Senator David Norris received the Praeses Elit Award from the Law Society on October 11th. Norris was greeted by a crowd of students who braved the wet and windy weather to see the Senator speak. Upon entering the chamber, Norris, filled with discernible vim, asked every student in his eyesight where they were from and was visibly delighted with each answer.
Before being presented with the award, Secretary Louise Cullen introduced Norris. His many accomplishments referenced included being the first openly gay person to be elected for public office in Ireland, his valiant work in Norris v Attorney General and Norris v Ireland, which are credited with ending the criminalisation of homosexuality in Ireland, and his consistent efforts as a human rights activist.
Norris then sat down with Law Society Auditor Eoin Ryan for a Q&A. Norris, who graduated from Trinity with a degree in English Literature and Language and then went on to become a lecturer and tutor, spoke fondly of his time at the college, saying he “loved it because the people were inspirational”.
Norris spoke at length of his time fighting to legalise homosexuality in Ireland, time and time again emphasising the enjoyment he gained from his work. “It was great fun,” he said of his time fighting for gay rights. Even losing Norris v Attorney General hadn’t seemed to dampen his spirits. “Losing was an opportunity” he said, “it gave an opportunity for the public to take what was at the time a revolutionary stance”. Even in the midst of loss and injustice, Norris maintained that the main goal was to “blow away the veil of secrecy” and “the camouflage away from homosexuality”. He shared that though he has felt pride for all his numerous victories, the one that he is the most proud of was when he worked to stop the closure of a home for elderly women, saying with immense satisfaction: “32 old ladies were saved from being flung out on the street”.

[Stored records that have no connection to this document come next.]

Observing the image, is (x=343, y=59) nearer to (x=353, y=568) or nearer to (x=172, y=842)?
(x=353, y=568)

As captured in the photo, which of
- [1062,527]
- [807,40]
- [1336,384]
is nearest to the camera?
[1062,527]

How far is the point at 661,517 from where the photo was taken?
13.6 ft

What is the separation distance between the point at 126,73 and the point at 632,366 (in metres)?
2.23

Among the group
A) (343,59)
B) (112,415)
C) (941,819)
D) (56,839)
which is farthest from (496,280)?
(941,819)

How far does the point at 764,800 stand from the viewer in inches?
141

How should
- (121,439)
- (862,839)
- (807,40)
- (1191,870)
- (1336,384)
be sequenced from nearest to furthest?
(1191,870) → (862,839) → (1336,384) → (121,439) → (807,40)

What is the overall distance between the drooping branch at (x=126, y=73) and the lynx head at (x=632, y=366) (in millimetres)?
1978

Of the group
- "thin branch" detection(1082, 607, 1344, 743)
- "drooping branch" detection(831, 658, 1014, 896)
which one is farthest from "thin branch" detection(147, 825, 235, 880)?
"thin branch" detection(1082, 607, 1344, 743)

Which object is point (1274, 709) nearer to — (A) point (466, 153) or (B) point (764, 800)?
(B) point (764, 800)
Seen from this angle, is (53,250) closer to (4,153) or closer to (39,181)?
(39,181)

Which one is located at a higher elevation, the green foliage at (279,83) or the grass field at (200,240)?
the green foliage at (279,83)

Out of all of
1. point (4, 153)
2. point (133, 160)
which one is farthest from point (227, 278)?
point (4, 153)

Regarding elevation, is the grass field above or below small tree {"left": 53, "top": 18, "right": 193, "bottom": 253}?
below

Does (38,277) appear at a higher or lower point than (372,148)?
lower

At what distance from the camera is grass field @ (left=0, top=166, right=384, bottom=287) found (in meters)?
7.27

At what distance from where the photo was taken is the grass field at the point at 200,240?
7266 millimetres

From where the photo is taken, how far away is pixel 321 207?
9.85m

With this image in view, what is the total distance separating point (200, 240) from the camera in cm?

It was evident that Norris feels great pride not just for his achievements but also for the people of Ireland. It was a point he drove home, calling the Irish “generous, decent, and tolerant”. Norris spoke of the day in 2015 that gay marriage was legalised, telling the audience that he walked past celebrations in pubs before going home for a glass of red wine with a beloved neighbour. He deemed it a moment where the people of Ireland were speaking as a whole.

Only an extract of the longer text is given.